>> BEGIN THE RECORDS
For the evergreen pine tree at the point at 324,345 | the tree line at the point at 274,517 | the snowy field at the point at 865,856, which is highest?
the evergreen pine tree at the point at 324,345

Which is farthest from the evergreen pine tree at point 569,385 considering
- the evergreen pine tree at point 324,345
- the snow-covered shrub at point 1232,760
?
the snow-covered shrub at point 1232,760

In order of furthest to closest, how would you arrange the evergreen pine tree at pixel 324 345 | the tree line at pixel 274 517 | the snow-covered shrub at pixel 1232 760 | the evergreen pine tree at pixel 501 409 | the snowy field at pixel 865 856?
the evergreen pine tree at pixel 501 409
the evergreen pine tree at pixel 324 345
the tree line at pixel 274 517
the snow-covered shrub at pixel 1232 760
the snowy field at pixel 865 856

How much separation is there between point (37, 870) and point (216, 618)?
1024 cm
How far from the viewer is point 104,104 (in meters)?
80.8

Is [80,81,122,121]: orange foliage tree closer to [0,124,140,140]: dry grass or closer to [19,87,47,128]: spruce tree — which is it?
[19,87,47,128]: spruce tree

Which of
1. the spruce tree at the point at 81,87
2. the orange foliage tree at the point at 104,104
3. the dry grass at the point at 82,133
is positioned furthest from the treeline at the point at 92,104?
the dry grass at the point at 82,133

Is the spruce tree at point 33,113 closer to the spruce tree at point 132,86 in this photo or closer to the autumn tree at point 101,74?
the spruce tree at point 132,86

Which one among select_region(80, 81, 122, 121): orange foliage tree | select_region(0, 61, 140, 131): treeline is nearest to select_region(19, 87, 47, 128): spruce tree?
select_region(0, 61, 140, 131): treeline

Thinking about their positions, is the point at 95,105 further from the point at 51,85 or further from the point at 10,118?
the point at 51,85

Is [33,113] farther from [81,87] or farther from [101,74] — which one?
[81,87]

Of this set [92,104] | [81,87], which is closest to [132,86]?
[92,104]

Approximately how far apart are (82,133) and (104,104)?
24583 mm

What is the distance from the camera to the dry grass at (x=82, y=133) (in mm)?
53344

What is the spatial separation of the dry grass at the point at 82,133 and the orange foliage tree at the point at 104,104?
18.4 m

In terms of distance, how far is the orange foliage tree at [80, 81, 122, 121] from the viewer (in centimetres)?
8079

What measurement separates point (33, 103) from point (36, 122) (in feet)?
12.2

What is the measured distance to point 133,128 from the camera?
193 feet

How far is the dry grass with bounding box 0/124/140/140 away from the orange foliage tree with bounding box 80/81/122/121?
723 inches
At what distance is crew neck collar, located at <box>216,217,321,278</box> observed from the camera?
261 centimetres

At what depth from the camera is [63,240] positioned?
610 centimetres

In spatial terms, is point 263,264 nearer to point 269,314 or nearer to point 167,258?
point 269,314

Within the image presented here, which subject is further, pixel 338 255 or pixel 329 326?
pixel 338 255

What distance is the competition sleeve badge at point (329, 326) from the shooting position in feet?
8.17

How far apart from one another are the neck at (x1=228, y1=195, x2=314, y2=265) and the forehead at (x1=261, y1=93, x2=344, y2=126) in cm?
>> END THE RECORDS
TASK TO COMPLETE: Retype every entry word for word.

EXERCISE RESPONSE:
For the evergreen pine tree at the point at 324,345 | the tree line at the point at 274,517 | the snowy field at the point at 865,856, which is highest?
the evergreen pine tree at the point at 324,345

Which is farthest from the evergreen pine tree at point 569,385 considering
- the evergreen pine tree at point 324,345
- the snow-covered shrub at point 1232,760
?
the snow-covered shrub at point 1232,760

In order of furthest to closest, how would you arrange the evergreen pine tree at pixel 324 345 | the tree line at pixel 274 517 | the snow-covered shrub at pixel 1232 760 | the evergreen pine tree at pixel 501 409 | the snowy field at pixel 865 856?
the evergreen pine tree at pixel 501 409
the evergreen pine tree at pixel 324 345
the tree line at pixel 274 517
the snow-covered shrub at pixel 1232 760
the snowy field at pixel 865 856

How much separation is there between point (37, 870) and point (216, 618)?
1024 cm
How far from the viewer is point 104,104 (in meters)?
80.8

Is [80,81,122,121]: orange foliage tree closer to [0,124,140,140]: dry grass or closer to [19,87,47,128]: spruce tree — which is it?
[19,87,47,128]: spruce tree

Which of
1. the spruce tree at the point at 81,87
2. the orange foliage tree at the point at 104,104
3. the dry grass at the point at 82,133
is positioned furthest from the treeline at the point at 92,104?
the dry grass at the point at 82,133

Is the spruce tree at point 33,113 closer to the spruce tree at point 132,86 in this photo or closer to the autumn tree at point 101,74?
the spruce tree at point 132,86

Which one among select_region(80, 81, 122, 121): orange foliage tree | select_region(0, 61, 140, 131): treeline is nearest to select_region(19, 87, 47, 128): spruce tree?
select_region(0, 61, 140, 131): treeline

Thinking about their positions, is the point at 95,105 further from the point at 51,85 or further from the point at 10,118?
the point at 51,85

Is [33,113] farther from [81,87] or farther from [101,74] — which one?
[81,87]

Of this set [92,104] | [81,87], which is closest to [132,86]?
[92,104]

Approximately how far apart are (82,133) and (104,104)?
24583 mm

What is the distance from the camera to the dry grass at (x=82, y=133) (in mm)?
53344

What is the spatial separation of the dry grass at the point at 82,133 and the orange foliage tree at the point at 104,104?
18.4 m

In terms of distance, how far is the orange foliage tree at [80, 81, 122, 121] from the viewer (in centimetres)?
8079

What measurement separates point (33, 103) from point (36, 122) (in feet)?
12.2

What is the measured distance to point 133,128 from the camera?
193 feet

How far is the dry grass with bounding box 0/124/140/140 away from the orange foliage tree with bounding box 80/81/122/121?
723 inches
At what distance is crew neck collar, located at <box>216,217,321,278</box> observed from the camera?
261 centimetres

At what depth from the camera is [63,240] positioned?
610 centimetres

In spatial terms, is point 263,264 nearer to point 269,314 or nearer to point 167,258?
point 269,314

Within the image presented here, which subject is further, pixel 338 255 or pixel 329 326?
pixel 338 255

What distance is the competition sleeve badge at point (329, 326) from the shooting position in feet?
8.17

How far apart from one another are the neck at (x1=228, y1=195, x2=314, y2=265) and the forehead at (x1=261, y1=93, x2=344, y2=126) in cm?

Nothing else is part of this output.